* **Documenttekst**
══════

JOURNALISTIEK # Artikel
Afritsbroek zoekt dierenhuid Toerisme, en de drijfveren achter het reizen. Verschenen in Indigo Nummer 1, februari 2007

Velen van ons krijgen op enigerlei moment een aanval van nomadisme. Dit is een erfelijke aandoening met wortels in de oertijd toen de mens een zwervend bestaan leidde. Het is niet schadelijk, behalve voor de portemonnee en het milieu.
De remedie is het boeken van een vliegreis naar een oord waar dat nomadenleven nog door soortgenoten wordt gepraktiseerd. Dan ben je bij een inheems volk al snel aan het goede adres, ook al begrijpen zij vaak niet wat de vreemdelingen komen doen.

Waarom trekken mensen er op uit en verruilen ze hun veilige bestaan voor de onzekerheden van een reis? Dat is ongerijmd gedrag, zeker voor een westerling die, van wieg tot graf, zowat al de risico’s uit zijn leven heeft gebannen. Er zijn mensen die liever met een chartervlucht op het strand van Spanje of Turkije belanden. Maar hier hebben we het over ‘de ware reiziger’, de avontuurlijke toerist die wordt gedreven door andere motieven en neerkijkt op de chartertoerist.

Het zijn welgestelde westerlingen die gehoor geven aan de nomadenkriebels, het signaal dat het tijd wordt om weer de ‘wijde wereld’ in te trekken.
Wat hopen ze daar te vinden? De moderne nomade gaat niet op zoek naar een volle waterput of vers gras voor zijn vee. Hij hoopt zichzelf te hervinden, iets van zijn oerstaat die verloren is gegaan in onze moderne maatschappij.

Beheersbaar avontuur
Natuurlijk houdt die reiziger zichzelf voor de gek. Het najagen van een unieke belevenis mag dan een belangrijke drijfveer zijn, zowel de individuele- als de groepsreiziger gedraagt zich daarbij als een kuddedier. Niet alleen bieden alle reisorganisaties exact dezelfde routes aan, maar ook de individuele reiziger volgt trouw de adviezen van zijn reisgids en is daarmee evenzeer onderdeel van het massatoerisme.

De basis daarvoor werd zo’n veertig jaar geleden gelegd. Jongeren trokken er met een minimum aan bagage op uit. Deze backpackers keerden zich af van de burgerlijke maatschappij en trokken (veelal over land) naar Marokko, of naar het oosten om zich daar onder te dompelen in onbekende culturen en religies. Fameus was de hippie trail, via Turkije en Iran naar India of Nepal. Mensen kwamen terug met enthousiaste verhalen en als souvenir een onsje hasj uit Afghanistan. In Nederland werd Ashraf opgericht, een van de eerste organisaties voor avontuurlijke reizen. Zij boden de hippie trail als een georganiseerde reis aan, met een eigen bus en over land. Daarmee was een trend gezet die in de decennia daarna uitgroeide tot een hele reeks bureautjes die georganiseerd avontuur verkochten.

══════

* **Gegevensfragment**

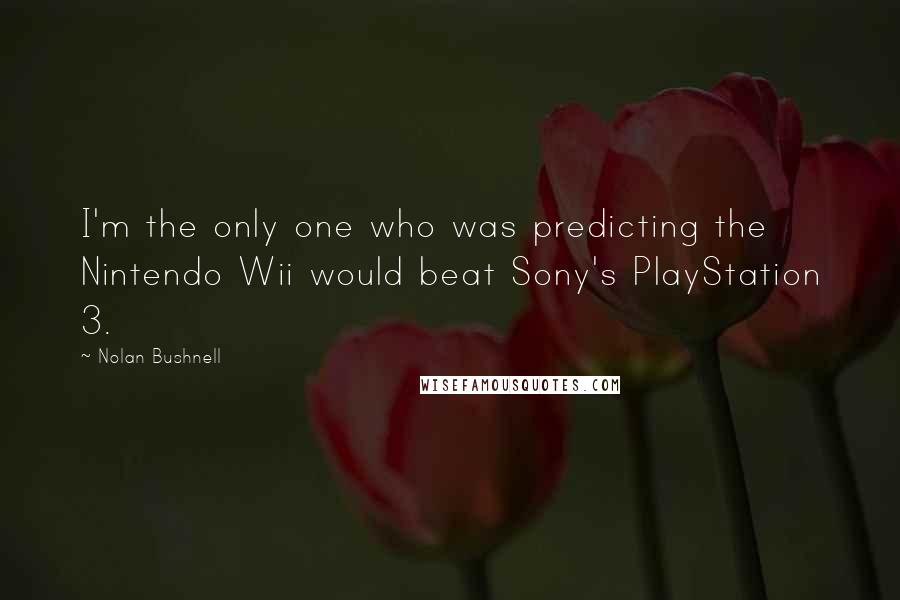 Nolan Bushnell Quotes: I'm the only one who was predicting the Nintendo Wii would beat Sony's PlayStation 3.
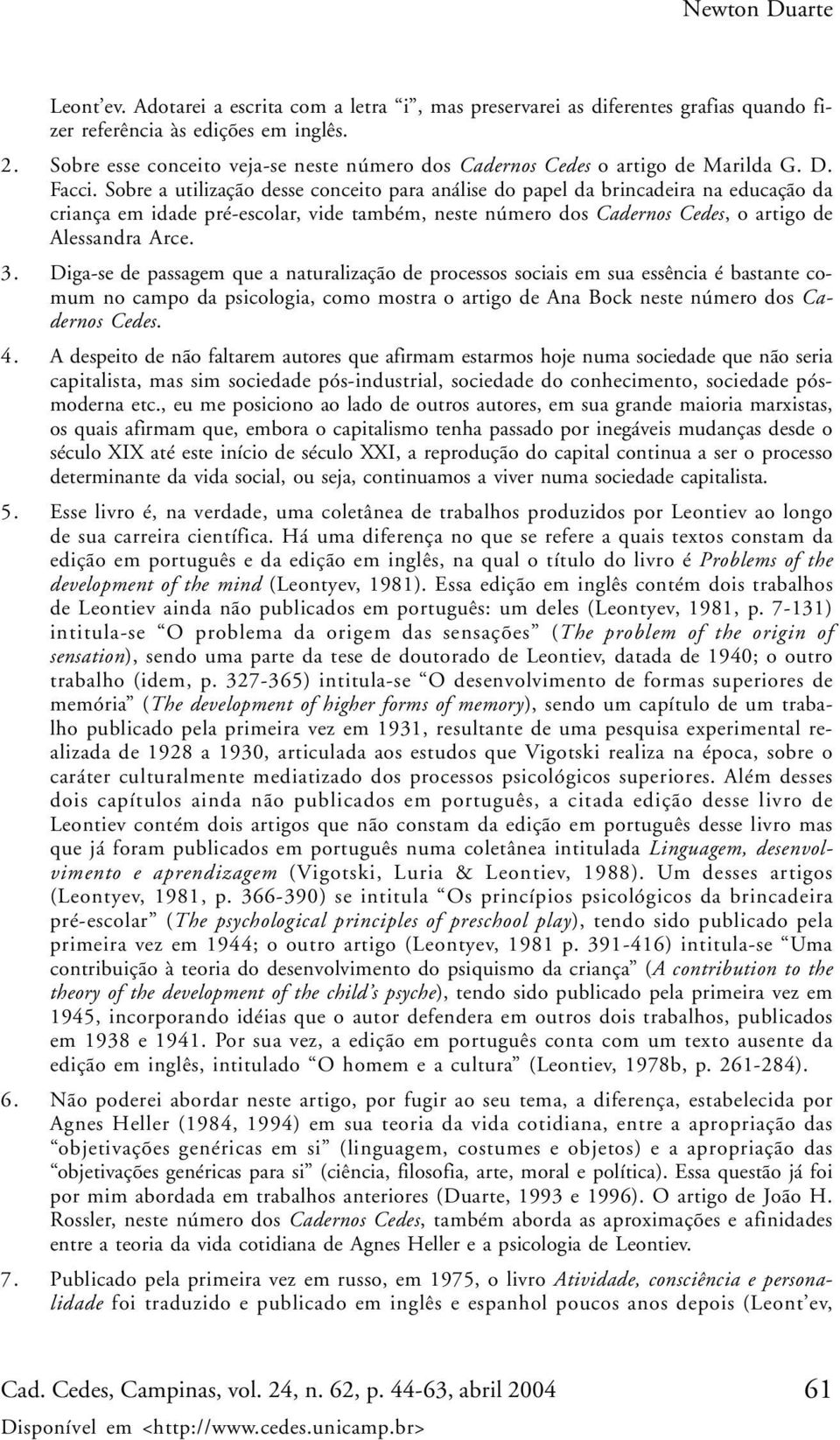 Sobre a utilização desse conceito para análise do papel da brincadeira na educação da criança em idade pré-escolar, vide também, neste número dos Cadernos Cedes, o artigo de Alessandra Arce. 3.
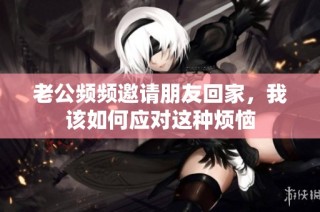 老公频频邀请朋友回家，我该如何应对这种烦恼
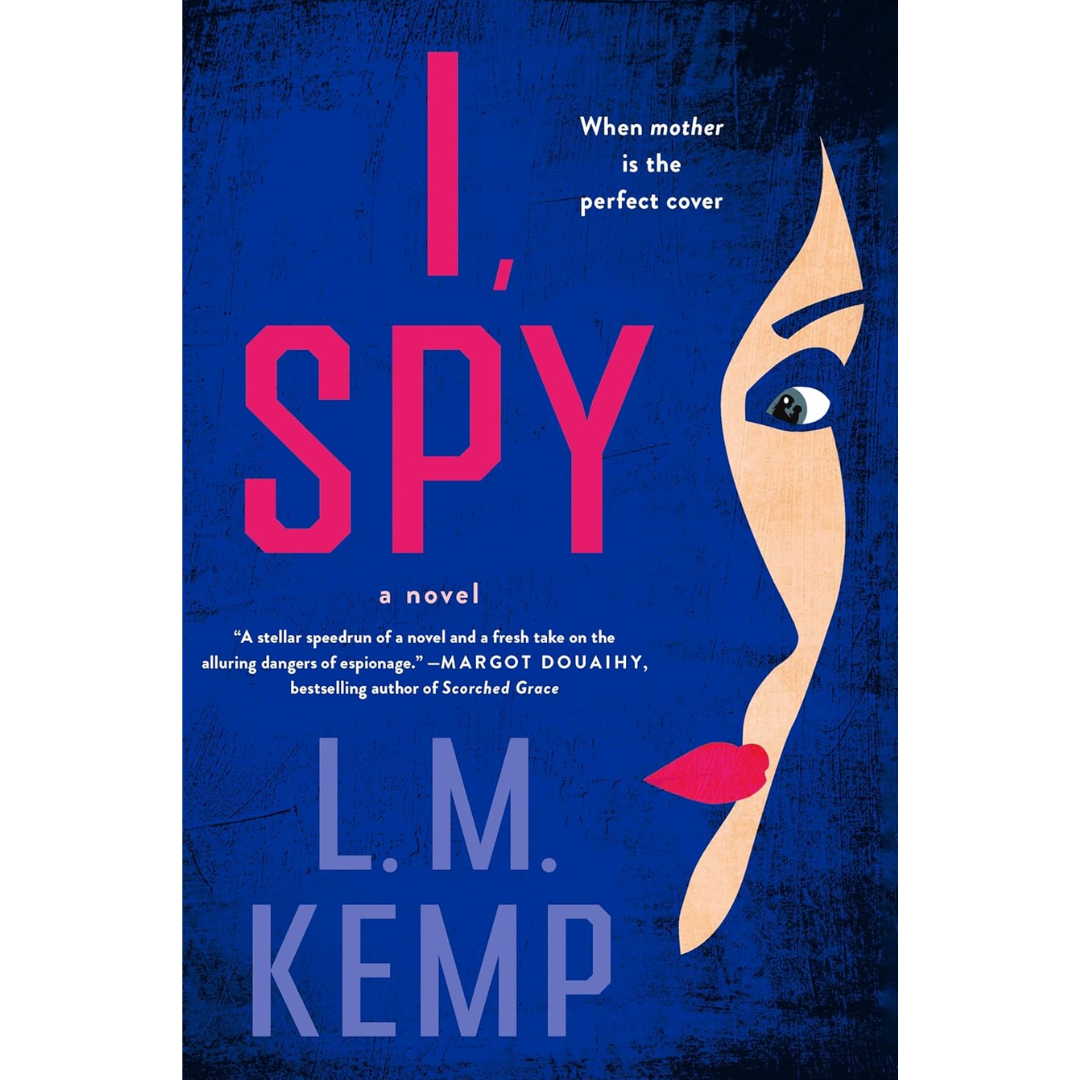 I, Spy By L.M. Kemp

══════

* **Opdracht 1**
Welke organisatie werd volgens het artikel in Nederland opgericht als een van de eerste voor avontuurlijke reizen?
* **Opdracht 2**
Geef bij elke bewering aan of die klopt met het artikel, met de beslissende woorden als citaat: (a) De hippie trail liep via Turkije en Iran naar India of Nepal. (b) Ashraf bood de hippie trail aan als vliegreis. (c) Nomadisme is schadelijk voor de gezondheid.
* **Opdracht 3**
Noem alstublieft alle landen die in het artikel bij naam voorkomen.
Baseer de antwoorden uitsluitend op het artikel.

* **Uitwerking 1**
Ashraf.

* **Uitwerking 2**
(a) Ja: "Fameus was de hippie trail, via Turkije en Iran naar India of Nepal."
(b) Nee: "met een eigen bus en over land."
(c) Nee: "Het is niet schadelijk, behalve voor de portemonnee en het milieu."

* **Uitwerking 3**
Spanje, Turkije, Marokko, Iran, India, Nepal, Afghanistan, Nederland.